Another question is why Airbus itself didn't sound the alarm sooner. Company executives say the problem arose because, even as the first planes are being built, engineers continue to tweak design details, based on data from test models already being flown. Some of those changes require modifications to wiring, especially in the cabin, where airlines have ordered customized features such as upgraded entertainment systems not used on earlier Airbus models.
To make the changes, technicians must thread their way through bundles of wires known as harnesses that run the length of the fuselage beneath the cabin floors. Each inch-thick bundle contains hundreds of wires, and the work is maddeningly slow.
Leahy says that until this spring, managers on the plant floor downplayed the problem. "If you asked any one department, they'd say, 'I'm a little bit behind, but we're going to catch up,'" he says. But Airbus executives were concerned enough to ask the consulting firm of McKinsey & Co. in April to examine the problem. It was McKinsey's report, in early June, that triggered the EADS announcement.
Yet others say the situation is no surprise, because Airbus's corporate culture openly discourages employees from alerting managers to potential problems. "If you tell them bad news, they simply don't listen," says Andrew Walker, a former top engineer at the factory in Broughton, Wales, where the A380's wings are built. "No one dares tell a high executive that something isn't possible, because he risks losing his job," says a local union leader at the Toulouse factory who asked for anonymity.
That fear could explain why Airbus failed to grasp the severity of the problem sooner, even though the company had similar problems in the 1990s with long-range versions of its A340 aircraft. Those planes "were delayed over one year from entering service by persistent problems associated with the installation and configuration of their interiors," says Sash Tuda, a London-based analyst with Goldman Sachs. "Airbus should have learned and explicitly applied the lessons from this," Tuda says.
EADS tacitly acknowledged some of these problems in announcing the resignations of Forgeard and Humbert. In a news release, the company said its board had "resolved to closely integrate the Airbus Div. into the organizational structure of EADS," and clarify lines of management reporting, after EADS buys out BAe Systems’ 20% stake in Airbus.
The British company wants to unload its stake and concentrate on its defense business. Negotiations between EADS and BAe are set to begin in early July after the investment bank Rothschild completes an analysis of the value of BAe's stake. At the same time, EADS is pressed for cash because of the A380 delivery delays, and because Airbus is expected to begin development soon of a midsize widebody jet to counter Boeing's hot-selling 787 Dreamliner.
No matter how the current crisis plays out, it's clear that Airbus will face a rough ride for the next few years. Until it can get a new widebody into the air—which will probably take more than five years—it will lose out on profitable orders to the Dreamliner and Boeing 777. It will have to pay penalties to disgruntled A380 customers, and some could cancel their orders.

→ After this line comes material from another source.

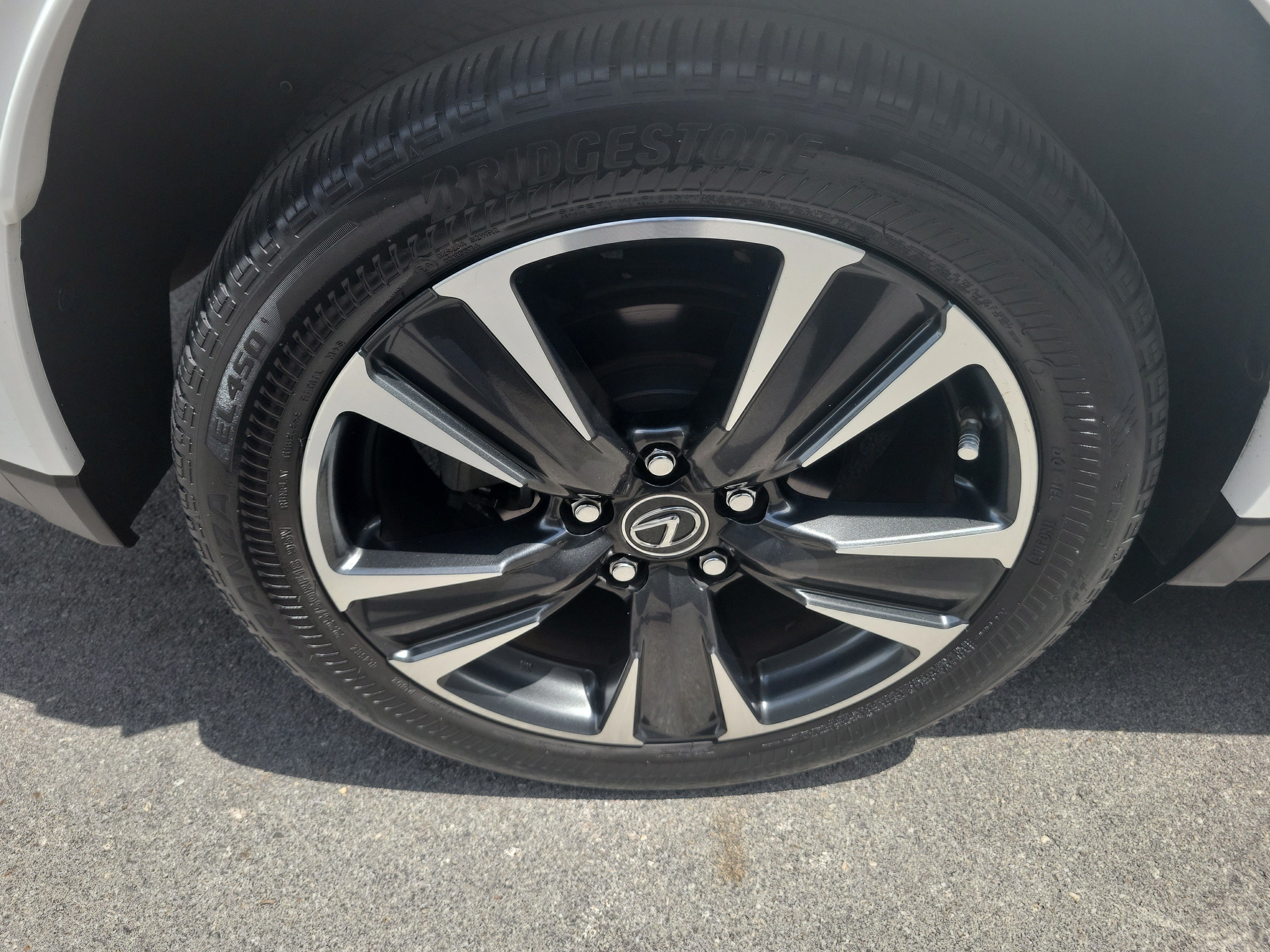 Used 2023 Lexus UX 250h FWD w/ Accessory Package (Z1) image 7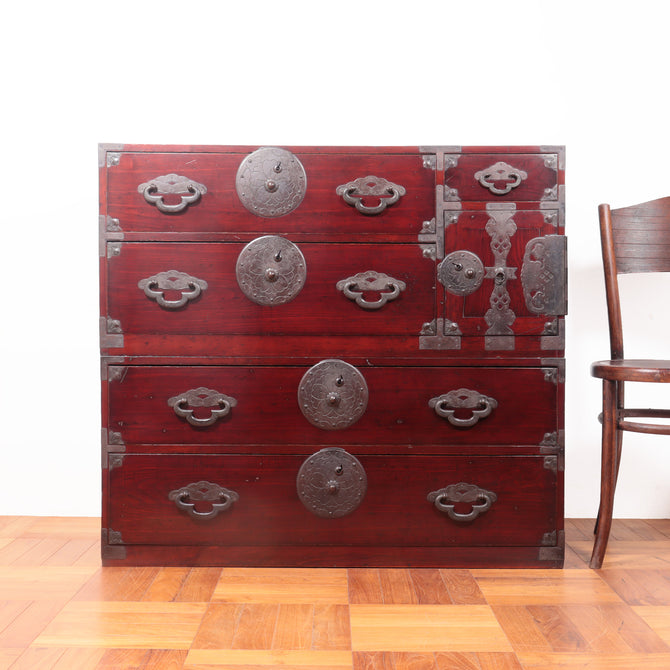 時代箪笥／米沢桜紋衣裳箪笥【YONEZAWA clothing chest】 [j1031]　Japanese Antique Furniture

But for all its woes, Airbus knows how to build good airplanes. If it didn't, it wouldn't command more than half the global aircraft business. While the Dreamliner so far looks like a big winner, Boeing has already run into production hurdles on the technically complex plane.
Airbus could still steal a march on Boeing with its next plane, likely to be unveiled at the Farnborough air show in England in July. If EADS can discipline its talented but sometimes unruly child, Airbus' recent trauma will have served a good purpose.